The truck lurches over a pothole, jarring me back to the present.
Rain hammers the roof, a steady percussion that matches the throbbing in my temples. I navigate the familiar roads by muscle memory alone, every turn etched into my bones from years of late-night drives trying to outrun the ghost of her.
The thing is, I'd imagined her return a thousand different ways.
Sometimes she came back with a pack of city Alphas, all pressed suits and soft hands, the kind who'd worship the ground she walked on without understanding the first thing about what made her wild.
Other times, she'd have kids clinging to her legs, proof positive that we'd fucked up our chance at something real.
Each scenario was its own special brand of torture, but at least in those fantasies, she was happy.
Whole. Complete without us.
Instead, she came back alone, walls so high you'd need a fucking ladder just to see over them. And the worst part?
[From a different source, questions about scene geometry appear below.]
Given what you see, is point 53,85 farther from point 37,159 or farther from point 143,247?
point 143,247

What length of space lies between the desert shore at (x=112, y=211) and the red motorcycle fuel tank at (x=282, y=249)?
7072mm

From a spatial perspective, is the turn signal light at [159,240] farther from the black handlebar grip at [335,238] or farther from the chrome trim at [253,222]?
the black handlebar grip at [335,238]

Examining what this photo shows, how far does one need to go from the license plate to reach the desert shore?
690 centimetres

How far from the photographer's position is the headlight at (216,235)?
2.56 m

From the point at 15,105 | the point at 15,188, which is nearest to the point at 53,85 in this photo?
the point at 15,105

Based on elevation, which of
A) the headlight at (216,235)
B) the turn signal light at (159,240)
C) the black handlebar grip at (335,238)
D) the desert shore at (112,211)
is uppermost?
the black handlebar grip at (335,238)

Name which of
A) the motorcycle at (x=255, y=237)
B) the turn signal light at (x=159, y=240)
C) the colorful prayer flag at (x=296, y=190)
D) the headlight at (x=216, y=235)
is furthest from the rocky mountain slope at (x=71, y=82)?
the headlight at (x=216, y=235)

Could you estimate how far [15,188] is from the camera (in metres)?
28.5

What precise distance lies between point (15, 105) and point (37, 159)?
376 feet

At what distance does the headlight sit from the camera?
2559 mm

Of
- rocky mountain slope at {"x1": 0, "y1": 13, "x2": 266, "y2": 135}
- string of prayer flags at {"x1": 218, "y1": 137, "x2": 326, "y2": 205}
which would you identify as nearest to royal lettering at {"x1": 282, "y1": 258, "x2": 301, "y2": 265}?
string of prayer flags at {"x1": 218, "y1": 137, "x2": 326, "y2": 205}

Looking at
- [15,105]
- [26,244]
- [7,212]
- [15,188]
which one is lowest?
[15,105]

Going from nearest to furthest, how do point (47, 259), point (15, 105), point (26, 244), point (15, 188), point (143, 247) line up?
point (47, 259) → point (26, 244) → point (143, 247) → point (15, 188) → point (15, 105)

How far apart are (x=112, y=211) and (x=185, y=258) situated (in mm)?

She's dimmed somehow.
That fire that used to burn so bright it could light up the whole valley—it's still there, but banked, controlled, like she's afraid of what happens if she lets it rage.
I hate it.
Hate the careful way she measures her words now, the way she bites back responses that would've flown free before.
My Rebel Bell used to be loud, opinionated, ready to fight the whole world if it meant standing up for what she believed in.
She'd argue with me about everything from the proper way to shoe a horse to whether the town council was full of corruption — it was, still is.
Those arguments usually ended with us pressed against the barn wall, her hands fisted in my shirt, both of us breathing hard for reasons that had nothing to do with anger.
But that was before…
Before we realized what we were doing to her.
Until that last night when everything went to hell.
The memory hits like a sucker punch, vivid and merciless.
Her face in the moonlight, tears cutting tracks through the dirt on her cheeks.
The way her voice cracked when she asked why we kept pushing her away, pulling her close only to shove her back again.
And me, standing there like a goddamn coward, telling her it was for her own good.
That she needed to leave, find a life somewhere that wasn't poisoned by small-town politics and Alpha posturing.
I'd watched her chin come up, that stubborn tilt that meant she was about to tell me exactly where I could shove my opinions.
But instead, she'd just nodded.
Turned around and walked away without another word.